Head of Zeus Ltd. h/b. £20.

Reviewed by Elloise Hopkins.

The front cover for The Gauntlet and the Burning Blade. The front cover is white with a burning sword running down the middle. The title is laid over the blade.

Janos, the Salt-Man, is dead, slain at the hand of Verratim’s deputy. She has taken his place and has old scores of her own to settle. Yselda and cadet Cuss, like others, survived the journey to the Blue Wolf Mountains with much of the tale written on their bodies. Anshuka had been saved, Ashbringer the Orubor slaying the demon that tried to end a god. Now she is tasked with destroying the skein-mage.

Elsewhere, horrifying realities abound. The dagger that they say can kill a god is missing, fallen into the wrong hands. Whitestaffs are becoming a terrifying rarity, and there are rumours that Tullen One-Eye is alive. Children with the ability to touch the skein are being taken for torture, death or worse, corruption. Floré’s own daughter is no exception. Will she be able to find a cure, or is it too late for them all?

The Gauntlet and the Burning Blade, the second in Green’s Rotstorm series, opens with an invaluable recap covering the events of book one, cleverly written in that it immediately immerses the reader back into this world of goblins, sinister magic and looming danger. There are slight echoes here of Chris Wooding’s The Braided Path – the unwavering deeds and desires of Floré’s foes have a similar level of menace and lack of morality.

This second book expands the world we encountered in the first. Along with this, the cast of point-of-view characters is larger. For this reader, it felt very much as it is – the middle of a trilogy. It has a lot of ground to cover, questions to answer and an awful lot of staging to set up for the finale. It delivers a solid fantasy with classic creatures, magic users and warriors and can be praised for placing female characters so strongly on the page.   

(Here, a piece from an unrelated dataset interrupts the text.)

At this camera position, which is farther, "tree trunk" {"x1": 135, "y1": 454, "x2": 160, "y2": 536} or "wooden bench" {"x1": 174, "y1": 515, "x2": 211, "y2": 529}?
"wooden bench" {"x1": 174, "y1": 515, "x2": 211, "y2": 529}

Action and urgency kick in from the start; however, the relentless pace does, at times, compromise on the emotional connection between characters. The relationships are understood but not quite felt by the reader. Some more time spent building in details of the characters’ more distant pasts would perhaps be desirable for some, though those who enjoy an action-crammed page-turner will be satisfied.